「Society 5.0 TOWN」
今年のCEATEC 2019で目玉となりそうなのが、「Society 5.0 TOWN」だ。昨年のCEATECでは、「IoT TOWN」と呼んでいた主催者展示企画を進化させたもので、今年も金融、製造、流通など、幅広い業種から24社/団体が参画し、2030年の未来の「まち」で想定される多様なサービスを披露する。
Society 5.0 TOWNに参画する企業のうち、初参加は、ANAホールディングス、大阪ガス、大林組、関西電力、清水建設、JapanTaxi、大成建設、大日本印刷、戸田建設など。広島県も初めて出展するが、地方公共団体にありがちな企業誘致が目的ではなく、デジタルトラランスフォメーションや働き方改革を紹介し、共創を促すものになる。
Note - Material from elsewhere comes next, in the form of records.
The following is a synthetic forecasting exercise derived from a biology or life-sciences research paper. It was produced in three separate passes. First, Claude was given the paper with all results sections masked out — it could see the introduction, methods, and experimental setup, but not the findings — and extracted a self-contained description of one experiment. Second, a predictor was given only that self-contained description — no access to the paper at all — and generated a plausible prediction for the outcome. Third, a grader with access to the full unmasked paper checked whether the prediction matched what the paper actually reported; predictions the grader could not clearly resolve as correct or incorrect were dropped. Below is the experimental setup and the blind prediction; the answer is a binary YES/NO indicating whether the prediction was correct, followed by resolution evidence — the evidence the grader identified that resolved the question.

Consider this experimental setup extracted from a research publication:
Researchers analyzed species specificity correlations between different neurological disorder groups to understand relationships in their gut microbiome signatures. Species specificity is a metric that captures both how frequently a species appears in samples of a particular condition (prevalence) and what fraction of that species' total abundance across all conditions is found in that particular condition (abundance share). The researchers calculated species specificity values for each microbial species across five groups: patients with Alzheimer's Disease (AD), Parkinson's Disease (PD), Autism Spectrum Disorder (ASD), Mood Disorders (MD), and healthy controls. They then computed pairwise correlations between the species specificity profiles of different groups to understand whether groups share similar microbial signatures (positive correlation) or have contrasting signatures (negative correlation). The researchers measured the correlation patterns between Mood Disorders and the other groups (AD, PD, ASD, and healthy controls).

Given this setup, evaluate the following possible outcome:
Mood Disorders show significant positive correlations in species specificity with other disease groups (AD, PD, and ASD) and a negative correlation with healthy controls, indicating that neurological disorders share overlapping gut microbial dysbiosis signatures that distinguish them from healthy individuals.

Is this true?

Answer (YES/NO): NO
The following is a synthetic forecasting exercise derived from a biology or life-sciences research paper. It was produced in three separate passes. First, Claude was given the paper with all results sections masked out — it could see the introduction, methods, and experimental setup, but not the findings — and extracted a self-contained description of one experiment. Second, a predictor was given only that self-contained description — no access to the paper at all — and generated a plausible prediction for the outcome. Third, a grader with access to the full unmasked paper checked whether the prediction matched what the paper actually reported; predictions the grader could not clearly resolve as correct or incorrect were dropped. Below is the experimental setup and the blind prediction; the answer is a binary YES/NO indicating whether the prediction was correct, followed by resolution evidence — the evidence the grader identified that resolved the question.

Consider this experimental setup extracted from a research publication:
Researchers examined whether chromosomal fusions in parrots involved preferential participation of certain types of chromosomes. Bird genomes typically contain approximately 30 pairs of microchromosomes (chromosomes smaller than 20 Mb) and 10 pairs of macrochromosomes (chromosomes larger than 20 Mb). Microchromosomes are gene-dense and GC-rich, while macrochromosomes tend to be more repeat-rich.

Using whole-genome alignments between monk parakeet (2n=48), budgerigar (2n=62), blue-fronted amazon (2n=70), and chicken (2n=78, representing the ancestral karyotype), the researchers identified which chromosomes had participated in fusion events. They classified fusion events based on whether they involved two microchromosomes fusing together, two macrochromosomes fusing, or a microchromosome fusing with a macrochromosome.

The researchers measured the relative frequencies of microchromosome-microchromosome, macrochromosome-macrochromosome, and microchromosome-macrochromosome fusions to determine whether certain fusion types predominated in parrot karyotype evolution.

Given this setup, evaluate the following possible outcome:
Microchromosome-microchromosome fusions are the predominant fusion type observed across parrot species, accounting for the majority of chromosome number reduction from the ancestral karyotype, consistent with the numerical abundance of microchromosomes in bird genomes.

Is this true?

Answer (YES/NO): NO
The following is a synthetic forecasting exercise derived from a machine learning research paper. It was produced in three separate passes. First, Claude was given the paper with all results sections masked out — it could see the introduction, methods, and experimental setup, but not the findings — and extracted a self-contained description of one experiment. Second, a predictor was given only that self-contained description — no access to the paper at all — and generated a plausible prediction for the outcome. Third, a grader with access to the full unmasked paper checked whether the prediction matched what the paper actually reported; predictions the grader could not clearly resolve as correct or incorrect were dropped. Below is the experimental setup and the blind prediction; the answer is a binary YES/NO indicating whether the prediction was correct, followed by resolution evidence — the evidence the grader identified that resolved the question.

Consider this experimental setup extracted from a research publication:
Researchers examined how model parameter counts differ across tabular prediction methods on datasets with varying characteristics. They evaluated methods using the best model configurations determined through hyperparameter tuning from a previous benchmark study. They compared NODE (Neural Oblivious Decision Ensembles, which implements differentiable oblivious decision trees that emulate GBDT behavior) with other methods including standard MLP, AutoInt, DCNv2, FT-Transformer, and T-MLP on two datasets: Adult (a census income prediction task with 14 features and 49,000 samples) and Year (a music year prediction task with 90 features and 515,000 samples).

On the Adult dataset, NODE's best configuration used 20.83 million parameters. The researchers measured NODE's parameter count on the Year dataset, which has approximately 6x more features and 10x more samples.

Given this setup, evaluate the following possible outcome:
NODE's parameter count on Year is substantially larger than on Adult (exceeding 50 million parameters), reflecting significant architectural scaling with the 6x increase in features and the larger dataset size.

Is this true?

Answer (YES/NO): NO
とくに、話題を集めそうなのがANAホールディングスだ。同社は、ANAアバターを出展。
CEATECのANAブースと、大分県の釣り堀をつないで、実際に魚を釣り上げる体験ができる。また、Society 5.0 TOWN内に、アバター専用レーンを用意して、そこをロボットが移動することになる。ANAアバターが他社ブースを訪問して、ANAブースから他社ブースを見学するといった共創型展示も行われる。
さらに、企業同士の共創事例を発信する「共創ゾーン」を初めて設けて、従来の個社ごとの展示だけではない、新たなスタイルにも挑戦する。これまでにはない、出展者同士が連携した展示が見られることになるわけだ。
こうした出展者同士が連携した共創型展示の背景には、主催者側の綿密な準備があった。
Society 5.0 TOWNに出展する企業同士が、一堂に集う会合を半年以上前から開き、それぞれの出展者の担当者同士が、お互いに名刺交換をし、情報交換をする間柄を作っていたのだ。
まさに異業種同士が、緊密に連携した上で、CEATEC開催当日を迎えるという関係が出来上がっているのである。
CEATEC実施協議会では、「展示会当日だけに出展の成果を求めたり、展示会が終了後に、成果を追求したりというだけでなく、展示会開催前からも、共創を模索できるのがCEATECの新たな姿だといえる」とする。
これもCEATECが目指す新たな展示会の姿と、成果の求め方だといえそうだ。
CEATECの変化はまだまだ進むといえそうだ。